» **Work required**:
Decide whether each statement below agrees with the excerpted passage on the video streaming system that follows. For each one, answer yes or no and quote the words of the passage that decide it.
1. The root node device 2 sends the updated delivery tree information to the joined node devices, including the newly-joined node device 3.
2. In the case shown in FIG. 11, the newly-joined node device 3 receives a join response before timer 28 expires.
3. When no join response arrives in time, the newly-joined node device 3 sends a multicast join request to the root node device 2.

Thereafter, the root node device 2 transmits the updated delivery tree information to the respective joined node devices (including the newly-joined node device 3). The newly-joined node device 3 decides whether or not to respond to a join request based on the delivery tree information and the operation states of the hardware resources of the newly-joined node device 3. When the newly-joined node device 3 decides to respond to a join request, the newly-joined node device 3 waits for a multicast join request transmitted from a different node device.
FIG. 11 is sequence diagram of a video streaming system for a case when no joined node devices that can deliver streaming data exist close to a newly-joined node device. This sequence diagram corresponds to the example illustrated in FIG. 1, FIG. 2, and FIG. 4.
The operations of measuring RTT and of transmitting a multicast join request are similar between FIG. 10 and FIG. 11. However, in the example illustrated in FIG. 11, the newly-joined node device 3 does not receive a join response before the expiration of the timer 28. In such a case, the newly-joined node device 3 transmits a unicast join request to the root node device 2. Then, the root node device 2 generates candidate parent node information and returns the information to the newly-joined node device 3.

» **Recorded information**:

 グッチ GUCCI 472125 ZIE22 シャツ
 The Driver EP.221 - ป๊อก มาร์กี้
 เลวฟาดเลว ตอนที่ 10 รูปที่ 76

* * *

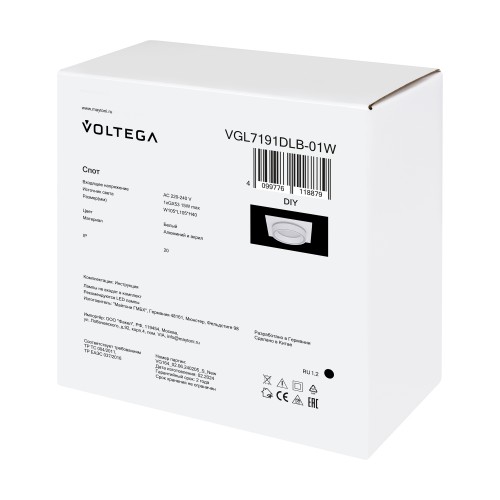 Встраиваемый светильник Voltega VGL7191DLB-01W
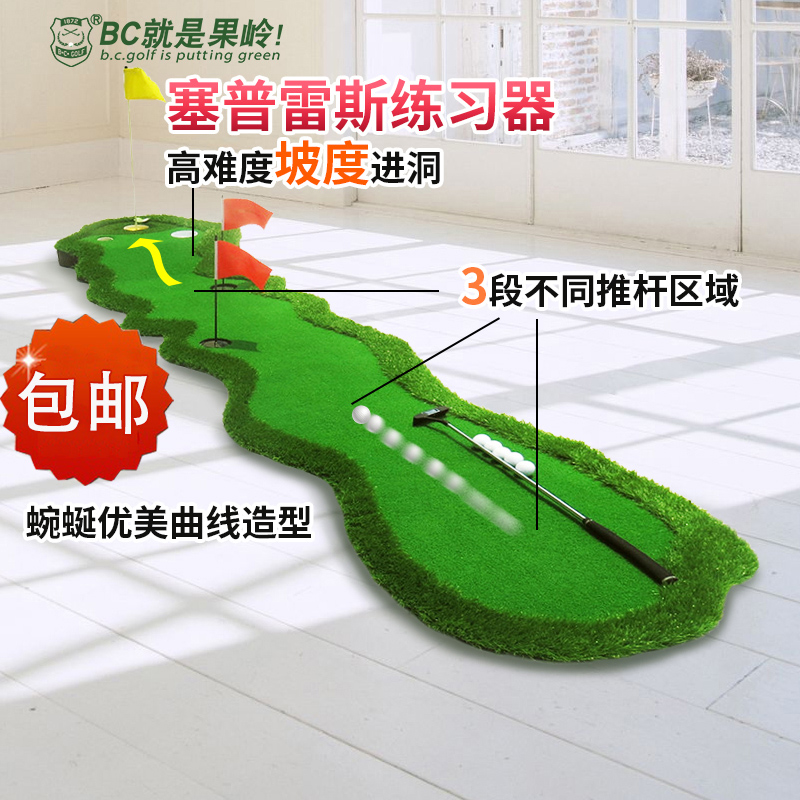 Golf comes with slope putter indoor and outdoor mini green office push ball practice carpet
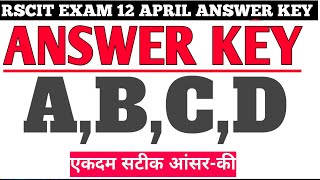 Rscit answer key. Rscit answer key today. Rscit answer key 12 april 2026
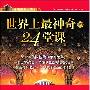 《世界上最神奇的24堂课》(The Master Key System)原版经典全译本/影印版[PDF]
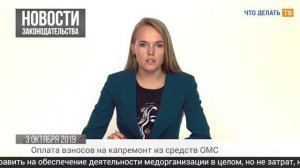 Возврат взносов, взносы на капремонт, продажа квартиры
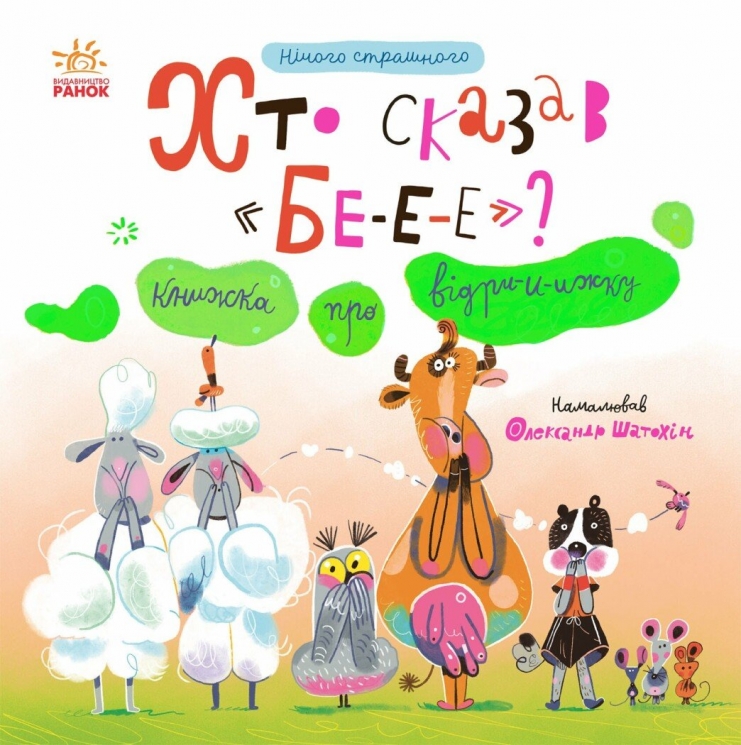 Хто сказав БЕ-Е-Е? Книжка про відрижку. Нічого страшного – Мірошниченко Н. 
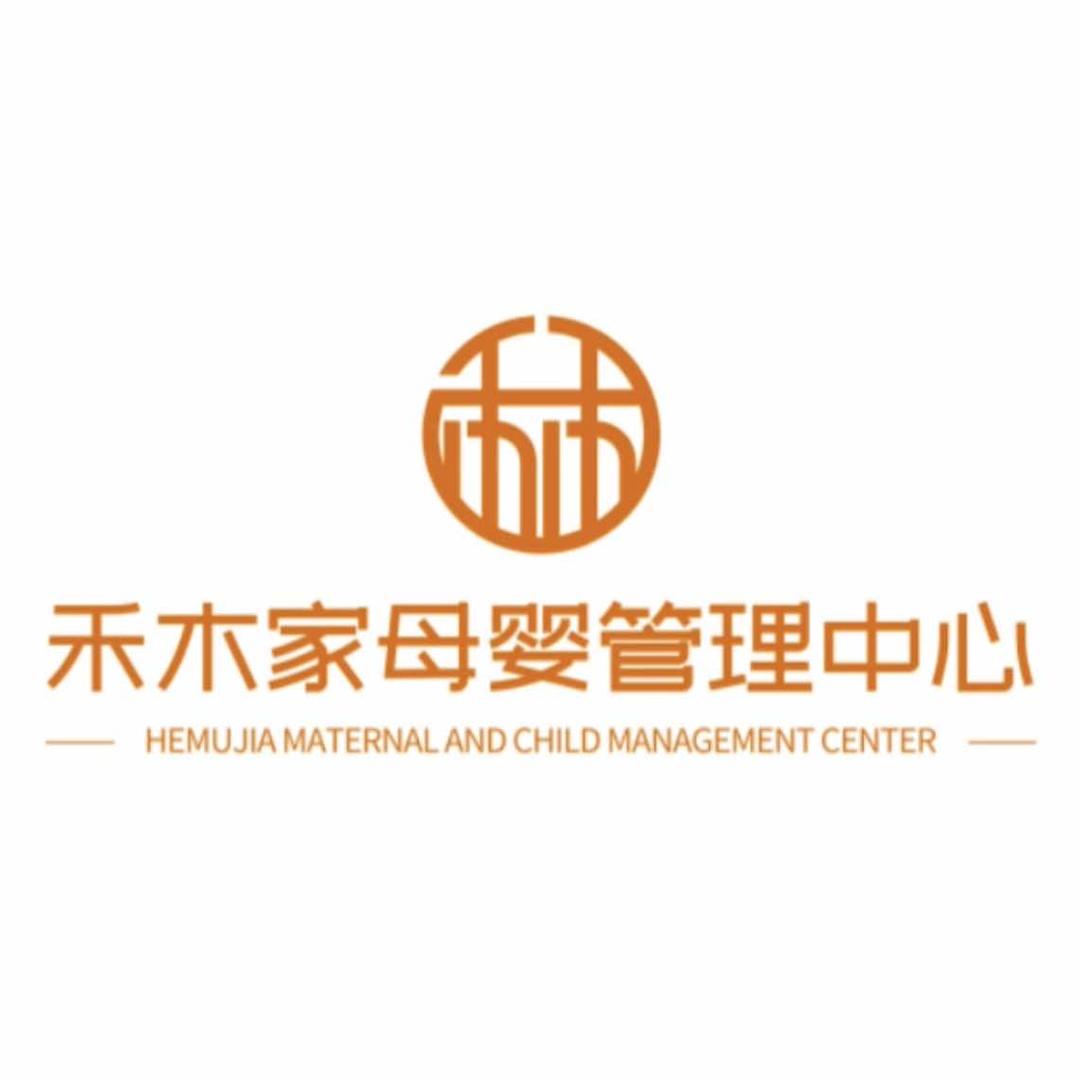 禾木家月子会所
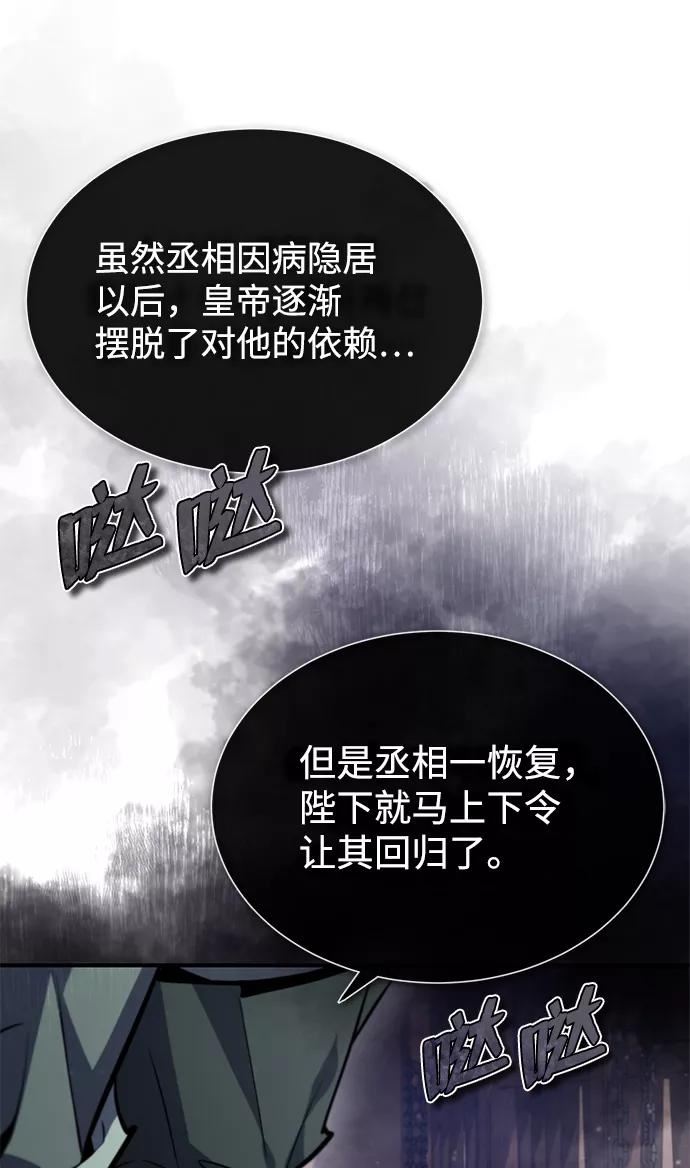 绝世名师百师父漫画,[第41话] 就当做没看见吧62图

» **Completed exercise**:
1. Yes: "the root node device 2 transmits the updated delivery tree information to the respective joined node devices (including the newly-joined node device 3)"
2. No: "the newly-joined node device 3 does not receive a join response before the expiration of the timer 28"
3. No: "the newly-joined node device 3 transmits a unicast join request to the root node device 2"